Evie Wyld has a remarkable talent for blending contemporary fiction with archaic and mythic literary devices. For lovers of mysteries, thrillers, and historical fiction, sociopolitical commentary and storylines that feature complex female protagonists, The Bass Rock does not disappoint. Following three interrelated narratives that span centuries, the book unfolds like an eerie, winding maze, with spine-chilling interludes around every corner. Wyld's grisly, visceral style will leave readers wondering: do witches, ghosts, and demons walk among us?
Aimee Bender has a knack for finding the surreal in mundane, everyday life. Following the success of The Particular Sadness of Lemon Cake, Bender continues to explore our deep, psychological attachment to the sights, smells, sounds, and treasured keepsakes of our childhoods. (Why do we continue to hang on to dried roses and beetle carcasses?) A fascinating rumination on memory, mental illness, and how we associate people and emotions with "stuff," The Butterfly Lampshade is sure to fill readers with a sweet-and-sour sense of nostalgia.

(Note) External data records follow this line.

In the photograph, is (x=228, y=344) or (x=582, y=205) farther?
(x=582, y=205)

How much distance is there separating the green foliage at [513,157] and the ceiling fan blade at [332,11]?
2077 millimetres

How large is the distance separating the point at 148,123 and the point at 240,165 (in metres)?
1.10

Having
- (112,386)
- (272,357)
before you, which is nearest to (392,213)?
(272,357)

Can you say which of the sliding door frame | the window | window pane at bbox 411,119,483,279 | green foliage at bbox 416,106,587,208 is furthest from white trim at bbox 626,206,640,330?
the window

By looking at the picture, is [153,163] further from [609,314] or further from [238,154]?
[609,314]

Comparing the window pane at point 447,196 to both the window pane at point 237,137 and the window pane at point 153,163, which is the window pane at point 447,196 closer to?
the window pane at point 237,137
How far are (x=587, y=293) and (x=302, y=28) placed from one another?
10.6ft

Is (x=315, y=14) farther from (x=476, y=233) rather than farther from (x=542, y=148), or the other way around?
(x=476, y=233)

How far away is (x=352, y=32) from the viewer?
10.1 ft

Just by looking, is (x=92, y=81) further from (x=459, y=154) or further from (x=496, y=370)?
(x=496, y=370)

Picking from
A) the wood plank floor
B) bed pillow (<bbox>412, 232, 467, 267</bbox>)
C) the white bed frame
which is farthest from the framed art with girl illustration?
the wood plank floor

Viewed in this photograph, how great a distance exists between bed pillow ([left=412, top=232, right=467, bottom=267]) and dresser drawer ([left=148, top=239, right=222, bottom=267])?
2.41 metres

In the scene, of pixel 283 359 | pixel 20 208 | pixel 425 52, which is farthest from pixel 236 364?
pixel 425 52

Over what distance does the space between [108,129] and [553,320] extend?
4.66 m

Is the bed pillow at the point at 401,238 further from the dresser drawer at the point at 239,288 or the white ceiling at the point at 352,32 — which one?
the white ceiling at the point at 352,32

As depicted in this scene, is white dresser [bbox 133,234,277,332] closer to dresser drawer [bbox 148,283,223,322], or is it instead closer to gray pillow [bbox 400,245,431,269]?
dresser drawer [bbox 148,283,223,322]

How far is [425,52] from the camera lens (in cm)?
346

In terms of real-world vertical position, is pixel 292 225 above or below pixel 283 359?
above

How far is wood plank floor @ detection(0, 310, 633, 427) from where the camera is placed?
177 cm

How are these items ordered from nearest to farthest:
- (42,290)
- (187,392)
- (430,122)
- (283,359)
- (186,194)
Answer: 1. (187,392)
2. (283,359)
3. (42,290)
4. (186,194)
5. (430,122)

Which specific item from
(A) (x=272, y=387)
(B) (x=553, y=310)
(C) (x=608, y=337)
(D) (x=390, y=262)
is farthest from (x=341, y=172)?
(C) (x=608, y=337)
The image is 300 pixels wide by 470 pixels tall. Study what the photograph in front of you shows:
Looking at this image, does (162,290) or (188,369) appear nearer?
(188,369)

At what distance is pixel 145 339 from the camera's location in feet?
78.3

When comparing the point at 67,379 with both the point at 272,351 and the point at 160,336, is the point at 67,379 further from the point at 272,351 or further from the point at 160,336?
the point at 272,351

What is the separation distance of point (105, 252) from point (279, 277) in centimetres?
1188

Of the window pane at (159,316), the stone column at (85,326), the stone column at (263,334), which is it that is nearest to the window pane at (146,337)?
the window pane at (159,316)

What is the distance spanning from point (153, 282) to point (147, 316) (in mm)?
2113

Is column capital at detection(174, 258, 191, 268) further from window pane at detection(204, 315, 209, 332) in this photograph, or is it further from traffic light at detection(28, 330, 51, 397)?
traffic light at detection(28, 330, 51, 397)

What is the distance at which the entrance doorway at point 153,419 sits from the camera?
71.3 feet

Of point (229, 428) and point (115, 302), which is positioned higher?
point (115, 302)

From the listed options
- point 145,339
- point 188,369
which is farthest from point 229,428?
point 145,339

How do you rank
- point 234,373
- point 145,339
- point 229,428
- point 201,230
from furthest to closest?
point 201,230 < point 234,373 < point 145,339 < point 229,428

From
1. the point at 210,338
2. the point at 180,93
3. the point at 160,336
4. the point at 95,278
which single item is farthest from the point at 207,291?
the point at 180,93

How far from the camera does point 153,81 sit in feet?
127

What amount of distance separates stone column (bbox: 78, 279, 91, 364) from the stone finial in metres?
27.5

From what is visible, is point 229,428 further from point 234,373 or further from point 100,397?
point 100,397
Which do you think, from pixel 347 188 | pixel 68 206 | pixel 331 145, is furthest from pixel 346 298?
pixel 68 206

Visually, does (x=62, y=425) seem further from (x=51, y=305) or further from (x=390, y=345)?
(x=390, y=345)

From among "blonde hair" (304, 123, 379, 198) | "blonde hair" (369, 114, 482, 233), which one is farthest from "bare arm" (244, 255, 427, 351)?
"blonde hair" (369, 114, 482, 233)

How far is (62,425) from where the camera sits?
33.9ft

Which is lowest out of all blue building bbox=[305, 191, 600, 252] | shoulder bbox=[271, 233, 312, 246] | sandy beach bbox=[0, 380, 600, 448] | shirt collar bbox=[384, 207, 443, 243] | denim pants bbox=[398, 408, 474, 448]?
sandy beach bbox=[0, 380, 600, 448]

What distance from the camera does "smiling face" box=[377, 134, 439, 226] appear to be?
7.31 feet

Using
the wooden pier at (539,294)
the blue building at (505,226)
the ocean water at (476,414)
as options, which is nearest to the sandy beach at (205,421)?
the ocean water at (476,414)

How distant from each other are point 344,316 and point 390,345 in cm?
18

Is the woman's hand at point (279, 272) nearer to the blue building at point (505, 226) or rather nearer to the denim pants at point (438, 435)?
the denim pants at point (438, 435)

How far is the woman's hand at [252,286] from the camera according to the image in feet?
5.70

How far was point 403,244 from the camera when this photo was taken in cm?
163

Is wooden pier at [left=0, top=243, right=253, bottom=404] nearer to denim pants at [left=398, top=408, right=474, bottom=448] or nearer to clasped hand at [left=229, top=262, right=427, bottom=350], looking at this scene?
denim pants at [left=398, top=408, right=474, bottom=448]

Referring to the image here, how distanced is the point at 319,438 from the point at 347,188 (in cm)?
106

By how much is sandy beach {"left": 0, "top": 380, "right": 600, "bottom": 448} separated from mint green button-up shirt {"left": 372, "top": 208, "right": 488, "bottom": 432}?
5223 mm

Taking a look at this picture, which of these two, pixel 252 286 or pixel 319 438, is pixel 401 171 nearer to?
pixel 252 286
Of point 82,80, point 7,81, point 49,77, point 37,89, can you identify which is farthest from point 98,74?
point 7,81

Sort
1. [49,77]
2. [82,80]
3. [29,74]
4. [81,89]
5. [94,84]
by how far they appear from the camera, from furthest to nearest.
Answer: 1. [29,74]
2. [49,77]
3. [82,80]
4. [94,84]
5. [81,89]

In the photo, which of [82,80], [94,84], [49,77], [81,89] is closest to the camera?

We often use the word "cancer" as a metaphor for society's greatest ills, for deep-seated perils invisible to the naked eye. But what of cancer itself? If you know where to look, so-called "cancer clusters" are as pervasive and permeative in vulnerable populations as the tumors of poverty, classism, environmental injustice, racism, corruption, etc...The evils are cumulative, just like the toxins that are silently spreading into our watersheds, ecosystems, food chains, blood streams, and bloodlines. In this long-overdue biopsy, Arsenault blends investigative journalism, personal narrative, memoir, history, scientific research, and political commentary in a haunting diagnosis of our malignant future.